DBSCAN Clustering in Python
1. Randomly selecting any point p. It is also called core point if there are more data
points than minPts in a neighborhood.
2. It will use eps and minPts to identify all density reachable points.
3. It will create a cluster using eps and minPts if p is a core point.
4. It will move to the next data point if p is a border point. A data point is called a border
point if it has fewer points than minPts in the neighborhood.
5. The algorithm will continue until all points are visited.
We will be using the Deepnote notebook to run the example. It comes with pre-installed Python
packages, so we just have to import NumPy, pandas, seaborn, matplotlib, and sklearn.
import numpy as np
import pandas as pd
import seaborn as sns
import matplotlib.pyplot as plt
from sklearn.cluster import DBSCAN
We are using Mall Customer Segmentation Data
(https://www.kaggle.com/datasets/vjchoudhary7/customer-segmentation-tutorial-in-
python) from Kaggle. It contains customers' age, gender, income, and spending score. We will be
using these features to create various clusters.
First, we will load the dataset using pandas `read_csv`. Then, we will select three columns (‘Age',
'Annual Income (k$)', 'Spending Score (1-100)') to create the X_train dataframe.
df = pd.read_csv('Mall_Customers.csv')
X_train = df[['Age', 'Annual Income (k$)', 'Spending Score (1-100)']]
We will fit X_train on the DBSCAN algorithm with eps 12.5 and min_sample 4. After that, we will
create a DBSCAN_dataset from X_train and create a ‘Cluster’ column using clustering.labels_.
clustering = DBSCAN(eps=12.5, min_samples=4).fit(X_train)
DBSCAN_dataset = X_train.copy()
DBSCAN_dataset.loc[:,'Cluster'] = clustering.labels_
To visualize the distribution of clusters, we will use value_counts() and convert it into a
dataframe.
As you can see, we have 5 clusters and 1 outlier.

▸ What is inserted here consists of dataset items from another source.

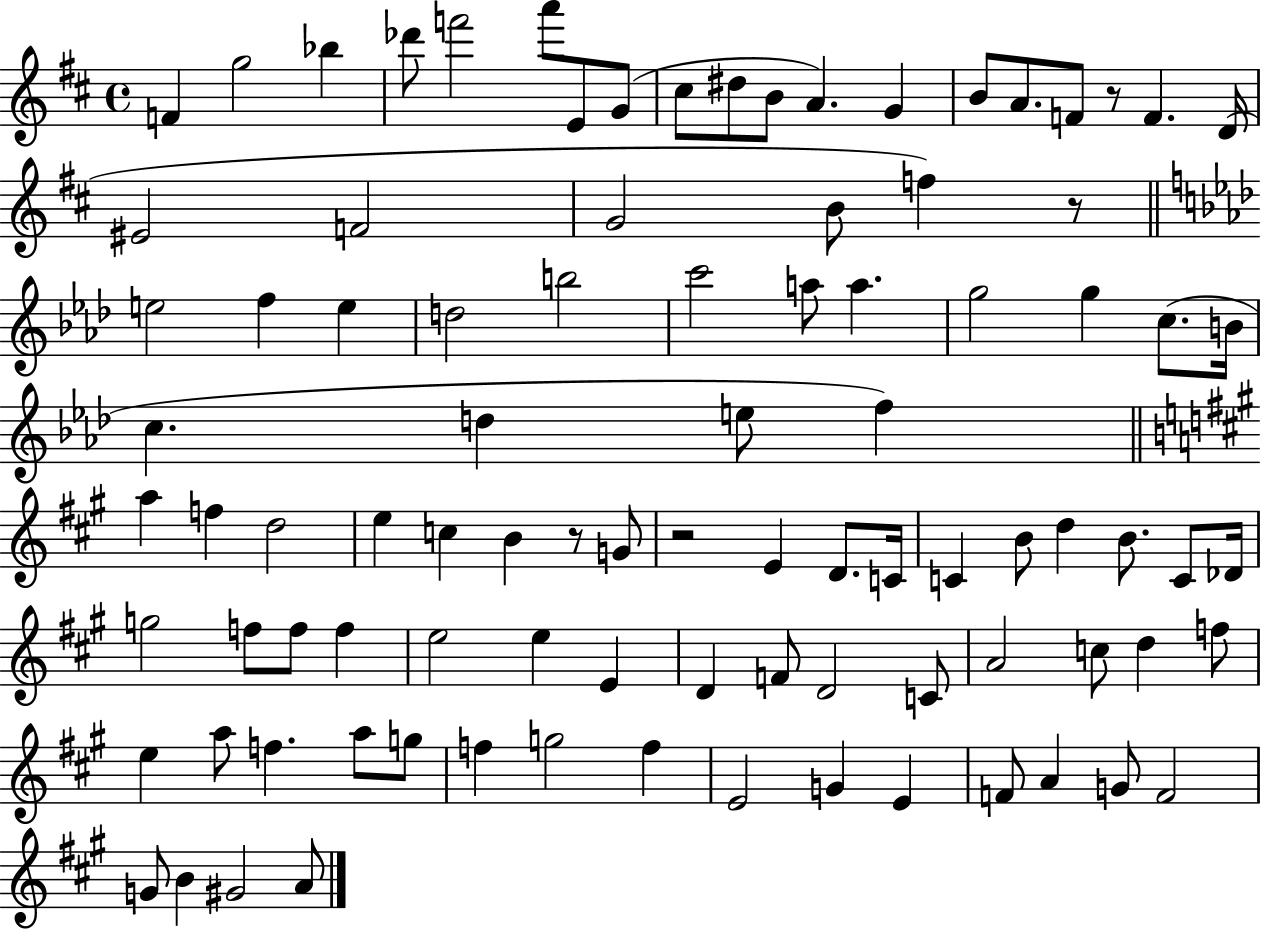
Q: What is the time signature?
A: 4/4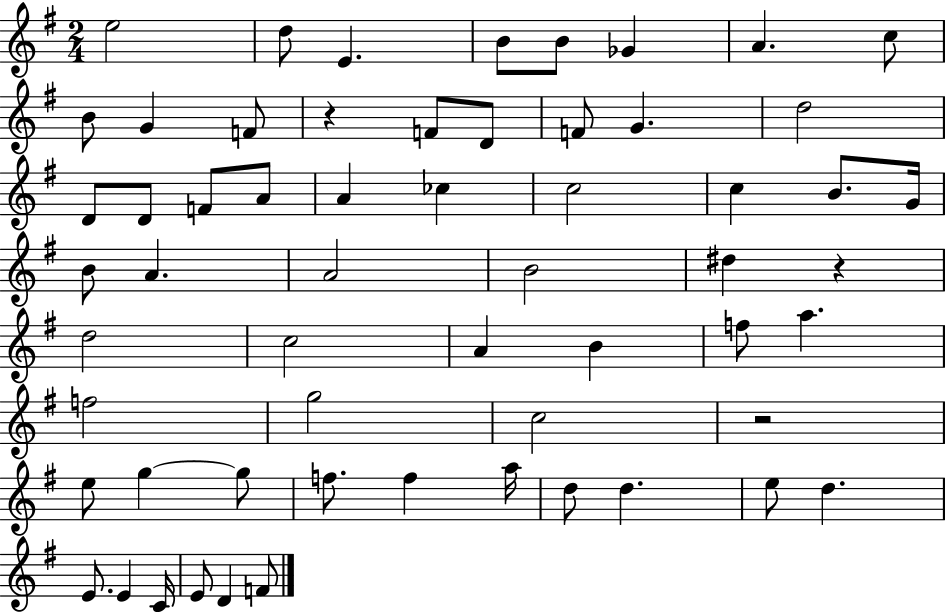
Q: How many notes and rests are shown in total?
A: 59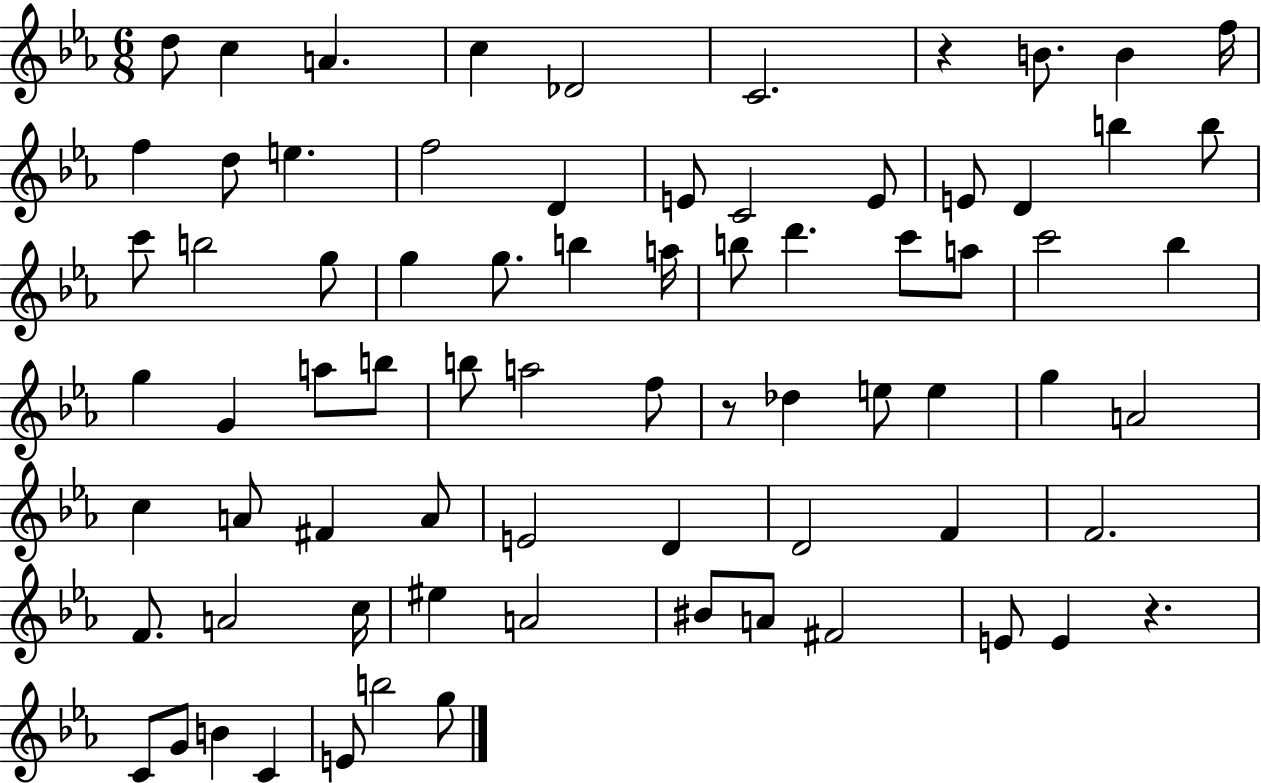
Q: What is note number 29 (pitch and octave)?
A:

The `0` cluster has the largest size with 112
rows.
DBSCAN_dataset.Cluster.value_counts().to_frame()
In this section, we will use the above information and visualize the scatter plot.
There are two plots: “Annual Income vs. Spending Score” and “Annual Income vs. Age.” The
clusters are defined by colors, and the outliers are defined as small black dots.
The visualization clearly shows how each customer is part of one of the 5 clusters, and we can
use this information to give high-end offers to customers with purple clusters and cheaper offers
to customers with dark green clusters.
outliers = DBSCAN_dataset[DBSCAN_dataset['Cluster']==-1]
fig2, (axes) = plt.subplots(1,2,figsize=(12,5))
sns.scatterplot('Annual Income (k$)', 'Spending Score (1-100)',
data=DBSCAN_dataset[DBSCAN_dataset['Cluster']!=-1],
hue='Cluster', ax=axes[0], palette='Set2', legend='full',
s=200)
sns.scatterplot('Age', 'Spending Score (1-100)',
data=DBSCAN_dataset[DBSCAN_dataset['Cluster']!=-1],
hue='Cluster', palette='Set2', ax=axes[1], legend='full',
s=200)
axes[0].scatter(outliers['Annual Income (k$)'], outliers['Spending Score
(1-100)'], s=10, label='outliers', c="k")
axes[1].scatter(outliers['Age'], outliers['Spending Score (1-100)'], s=10,
label='outliers', c="k")
axes[0].legend()
axes[1].legend()
plt.setp(axes[0].get_legend().get_texts(), fontsize='12')
plt.setp(axes[1].get_legend().get_texts(), fontsize='12')
plt.show()